Да еще и по углам свалены какие-то ржавые механизмы, которые и в исправном-то состоянии всегда внушали Леночке безотчетную тревогу…
Правда, из-за уверенно лавирующих сквозь все это столпотворение приличных людей с черными патефонами, к каждому из которых был приклеен бечевочный хвостик, начинала брезжить надежда, что еще немножко потерпеть – и она проснется (патефон она когда-то видела у дедушки с бабушкой).
В лаборатории, куда ее направили, правда, не было ничего, кроме письменных столов, расставленных в затылок друг другу, но напоминало все это не утраченный рай институтской аудитории, в которой студенты запросто перешучиваются с преподавателями, а какую-то полутюремную школу-интернат, где запуганные не то учащиеся, не то заключенные все свои патефоны прячут под стол и боятся поднять глаза на восседающую за учительским столом поджавшую твердые губы не то надзирательницу, не то классную даму с прилизанной мужской прической, со стальным взглядом из-за стальных очочков.
То-то и говорили, что она распределилась в ящик!
Какие мартенситные превращения в кристаллической решетке полезут в голову, когда в тебя ввинчиваются сразу два стальных сверла? Леночка помнила, что кристаллических систем бывает ровно семь (легко запомнить: сем систем) и шесть сингоний, а сингонии бывают моноклинные, триклинные, орторомбические и еще какие-то, и все они делятся на триклинно-педиальные, триклинно-пинакоидальные и бог знает какие еще, но если поискать в конспекте, можно вспомнить, Леночка была готова заниматься хоть кристаллографией, хоть кулинарией, лишь бы в теплой дружеской компании. Но надзирательница спросила только одно: «Вы читаете по-английски?» – «Я окончила английскую школу», – пролепетала Леночка, и это решило ее судьбу – она была изгнана из полутюремного интерната в одиночную камеру.
Куда еще и жесточайше запрещено было опаздывать!
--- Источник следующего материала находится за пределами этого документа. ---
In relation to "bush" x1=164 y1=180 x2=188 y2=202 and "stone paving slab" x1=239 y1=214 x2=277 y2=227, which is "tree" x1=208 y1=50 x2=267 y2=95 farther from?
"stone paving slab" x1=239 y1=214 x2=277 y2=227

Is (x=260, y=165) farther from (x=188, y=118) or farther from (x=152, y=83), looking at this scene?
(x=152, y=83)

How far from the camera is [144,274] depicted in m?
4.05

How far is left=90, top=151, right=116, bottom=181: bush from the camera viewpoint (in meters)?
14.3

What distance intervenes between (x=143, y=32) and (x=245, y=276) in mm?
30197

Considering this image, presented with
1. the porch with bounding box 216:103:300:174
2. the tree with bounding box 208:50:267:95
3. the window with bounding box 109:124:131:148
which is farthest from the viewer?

Как будто она была пальто или хозяйственная сумка, Леночке присвоили номерок, который при входе в тюрьму полагалось перевешивать с одной доски на другую, а ровно в восемь привратник запирал неразобранные номерки стеклянной дверцей – хоть видит око, да зуб неймет. Что ожидало тех, чьи номерки оказывались запертыми под стеклом, словно коллекция жуков или бабочек, Леночка старалась даже и не думать. Она слышала, что опоздавшим их приятели выносят временные пропуска, как будто бы они отсутствовали по какому-то заданию, но Леночка-то была совершенно одна в своем каземате! Единственным, с кем ей приходилось иметь дело, был страшно засекреченный товарищ по фамилии Вус, никогда не улыбавшийся под своими белобрысыми усиками щеточкой, а настоящий запорожский вус он отращивал на голове, в наивной надежде его белобрысой струей замаскировать обширную плешь.
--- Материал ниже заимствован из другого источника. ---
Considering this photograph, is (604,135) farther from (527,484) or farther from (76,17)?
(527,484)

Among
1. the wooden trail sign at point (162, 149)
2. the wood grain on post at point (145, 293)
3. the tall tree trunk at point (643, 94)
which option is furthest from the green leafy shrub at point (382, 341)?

Вус выдавал Леночке под расписку из армейского вида сейфа невероятно красивые иностранные журналы на толстенной глянцевой бумаге, на которой даже язвы, печатавшиеся в медицинских приложениях, смотрелись красивыми, как самоцветы, а уж от фотографий кристаллов глаз было не оторвать, особенно на фоне тюремных стен Леночкиной одиночки. Леночка должна была выписывать все, что относилось к выращиванию кристаллов, в особую тетрадку, прошитую специальным шнуром, подклеенным к обложке сургучной печатью, чтобы никто не мог незаметно вытащить страницу, а тетрадку, как объяснил ей Вус, выносить даже в тюремный коридор разрешалось лишь в патефонном чемоданчике, который полагалось тоже запечатывать пластилином с оттиском личной металлической печаточки, изготовленной на удивление быстро. Чтобы печать не прилипала, Леночке перед оттискиванием приходилось плевать на свой номер. А чтобы не потерять (это тоже грозило неведомыми, но страшными карами), Леночка носила этот плоский блестящий грибок на шелковом шнурке, ярко-оранжевом, чтоб хоть что-нибудь в ее тюрьме напоминало о солнце.